The last part looks at two kinds of migration—transnational migration of an international group of drag queens in Shanghai and the national migration of the queer artist Xiyadie’s from the countryside to the city. In these two chapters, Bao argues that migration deterritorialises identities, paving way for new ways of ‘becoming’ that is never settled and which defies gendered, sexual, cultural and national affiliation and belonging. In chapter 7, he looks at Extravaganza, a 2018 documentary film directed by the British filmmaker Matthew Baren, which depicts a drag show (as well as pre-show preparations and post-show celebrations) performed in 2017 at the Pearl Theatre in Shanghai. Whilst the constant flow of people, culture and capital in Shanghai enables the emergence of various forms of queer cultures, making it a highly commercialised city with a ‘pink economy’—Bao’s analysis of the film shows that drag queens and kings use the city’s creative and cultural industries to imagine a future that is based on consumption and entertainment without ascribing to (self-)orientalising discourses of sexual oppression. This transnational film ‘gazes back’ at homogenising discourses of national and gendered identity, pointing towards a more inclusive queer ‘family’ which spans national and cultural boundaries. In the last chapter, Bao looks at the papercutting works and the life of the queer artist Xiyadie.

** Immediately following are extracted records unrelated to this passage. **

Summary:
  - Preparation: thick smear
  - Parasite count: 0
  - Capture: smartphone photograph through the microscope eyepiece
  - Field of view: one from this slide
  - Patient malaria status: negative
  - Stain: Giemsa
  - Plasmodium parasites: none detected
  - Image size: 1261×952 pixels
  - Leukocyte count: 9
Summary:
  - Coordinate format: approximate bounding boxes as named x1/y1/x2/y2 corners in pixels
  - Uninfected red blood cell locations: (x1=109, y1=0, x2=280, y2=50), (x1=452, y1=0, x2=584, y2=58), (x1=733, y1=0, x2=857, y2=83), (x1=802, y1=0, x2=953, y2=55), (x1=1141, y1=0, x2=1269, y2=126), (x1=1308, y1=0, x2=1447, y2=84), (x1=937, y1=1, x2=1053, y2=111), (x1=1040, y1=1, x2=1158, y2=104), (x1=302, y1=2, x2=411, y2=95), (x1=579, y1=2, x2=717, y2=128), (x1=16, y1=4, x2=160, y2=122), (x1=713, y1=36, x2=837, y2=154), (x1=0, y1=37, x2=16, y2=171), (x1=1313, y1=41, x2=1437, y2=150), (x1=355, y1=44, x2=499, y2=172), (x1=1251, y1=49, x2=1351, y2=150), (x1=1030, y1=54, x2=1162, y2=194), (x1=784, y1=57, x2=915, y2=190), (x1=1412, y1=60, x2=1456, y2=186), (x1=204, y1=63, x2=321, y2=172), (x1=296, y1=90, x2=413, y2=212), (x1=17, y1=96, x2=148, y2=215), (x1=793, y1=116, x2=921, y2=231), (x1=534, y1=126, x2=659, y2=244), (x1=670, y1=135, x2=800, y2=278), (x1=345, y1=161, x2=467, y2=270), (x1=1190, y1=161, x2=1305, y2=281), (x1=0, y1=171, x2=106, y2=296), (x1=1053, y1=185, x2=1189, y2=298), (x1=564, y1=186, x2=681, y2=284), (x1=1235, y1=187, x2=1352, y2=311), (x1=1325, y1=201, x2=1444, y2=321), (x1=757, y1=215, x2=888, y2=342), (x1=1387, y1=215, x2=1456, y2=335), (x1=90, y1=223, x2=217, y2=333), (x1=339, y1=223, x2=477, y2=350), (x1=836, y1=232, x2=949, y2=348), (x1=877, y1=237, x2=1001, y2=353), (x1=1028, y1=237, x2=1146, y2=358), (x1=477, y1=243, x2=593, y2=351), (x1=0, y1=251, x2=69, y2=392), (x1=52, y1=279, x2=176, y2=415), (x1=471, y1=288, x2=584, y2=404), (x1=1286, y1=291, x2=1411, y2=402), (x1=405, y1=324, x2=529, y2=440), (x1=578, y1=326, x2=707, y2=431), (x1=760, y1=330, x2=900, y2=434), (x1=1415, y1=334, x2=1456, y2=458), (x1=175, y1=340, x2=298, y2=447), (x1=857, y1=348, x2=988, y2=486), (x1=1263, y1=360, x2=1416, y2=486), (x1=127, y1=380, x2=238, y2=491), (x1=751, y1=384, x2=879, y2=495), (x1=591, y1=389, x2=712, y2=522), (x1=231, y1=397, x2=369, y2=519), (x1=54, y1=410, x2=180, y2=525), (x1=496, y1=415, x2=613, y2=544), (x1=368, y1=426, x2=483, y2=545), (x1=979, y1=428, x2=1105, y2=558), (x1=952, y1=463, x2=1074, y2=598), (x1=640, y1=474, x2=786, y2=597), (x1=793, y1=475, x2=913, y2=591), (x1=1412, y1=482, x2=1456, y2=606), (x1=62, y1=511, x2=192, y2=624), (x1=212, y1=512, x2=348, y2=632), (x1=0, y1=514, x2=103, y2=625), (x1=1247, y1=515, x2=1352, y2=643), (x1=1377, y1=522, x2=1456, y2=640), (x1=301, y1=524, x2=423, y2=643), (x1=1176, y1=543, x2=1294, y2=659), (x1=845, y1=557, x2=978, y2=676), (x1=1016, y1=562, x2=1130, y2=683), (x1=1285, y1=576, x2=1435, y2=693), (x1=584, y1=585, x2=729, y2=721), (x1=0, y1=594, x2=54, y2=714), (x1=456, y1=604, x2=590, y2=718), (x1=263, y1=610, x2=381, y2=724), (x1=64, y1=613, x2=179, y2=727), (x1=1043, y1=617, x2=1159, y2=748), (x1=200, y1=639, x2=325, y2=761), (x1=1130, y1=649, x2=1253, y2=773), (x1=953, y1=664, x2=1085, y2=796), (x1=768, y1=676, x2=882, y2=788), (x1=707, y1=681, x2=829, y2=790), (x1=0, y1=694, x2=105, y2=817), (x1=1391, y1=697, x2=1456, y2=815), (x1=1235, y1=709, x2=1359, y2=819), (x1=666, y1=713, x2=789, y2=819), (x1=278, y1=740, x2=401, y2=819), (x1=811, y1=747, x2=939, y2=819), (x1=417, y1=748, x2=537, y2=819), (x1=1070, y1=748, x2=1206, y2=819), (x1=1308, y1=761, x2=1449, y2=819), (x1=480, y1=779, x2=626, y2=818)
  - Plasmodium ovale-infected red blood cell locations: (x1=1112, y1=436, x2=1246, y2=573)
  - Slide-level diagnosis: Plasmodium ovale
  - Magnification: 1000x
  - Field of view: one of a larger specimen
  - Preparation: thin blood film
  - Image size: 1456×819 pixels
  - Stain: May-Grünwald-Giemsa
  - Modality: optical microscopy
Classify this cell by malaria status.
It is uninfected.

Besides being the subject of an award-winning documentary, in which he was portrayed as an artist pursuing his art and passion against the odds (perhaps as an allegory of China as a struggling nation in pursuit of glory), Xiyadie also gained the attention of the Beijing LGBT+ Centre, which recognised his gay identity and bestowed upon him the distinction of being a ‘living Chinese queer artist’.
This ‘discovery’ of a queer Chinese artist, whose work provides a sense of indigeneity to Chinese traditional folk art, happened in the context of the decriminalisation of homosexuality in 1997, its depathologisation in 2001 and the growing number of LGBTQ+ organisations and social movements in the new millennium. Thus, Xiyadie went from being an artist to being a queer Chinese artist to being tongzhi. His work, on the other hand, does not easily conform to cosmopolitan gay middle-class sensitivity. Bao notes that Xiyadie in his papercutting not only inserts homoeroticism within the Chinese folk traditions; he also ‘indigenises’ it. Significantly, by depicting gay cruising sites in Beijing, his art functions as a political statement, whilst his depiction of the rural and the migrant poor exhibits a class sensibility that speaks to the hierarchies of desire between the periphery of the underprivileged and working-class and centrality of the cosmopolitan bourgeoisie.
Queer China is an important contribution to the study of Chinese queer cultures. It makes a strong case that queer cultural production in China works as a form of queer activism which is culturally sensitive and highly attuned to the contexts surrounding it. This non-confrontational politics re-works, re-appropriates and re-constitutes any fixed notions of a gendered and sexual identity based on national affiliation. Relatedly, perhaps the book could have benefitted from a wider geographical and/or conceptual focus, particularly in terms of documenting and examining the emergence of queer communities outside the two metropolises. Here, I am thinking of the disparity not only within China’s queer communities but also between them. In other words, what is the state of queer China on the periphery of ‘Chineseness’? Moreover, how and where do we place the most recent work of offline/online activists such as Fan Popo who, in order to escape censorship and pursue artistic freedom, are based outside the PRC?
In Queer China, Bao weaves together multiple subject areas across academic disciplines in a language that is personal, reader-friendly and jargon-free. The book will appeal to students, scholars and anyone interested in Chinese queer studies.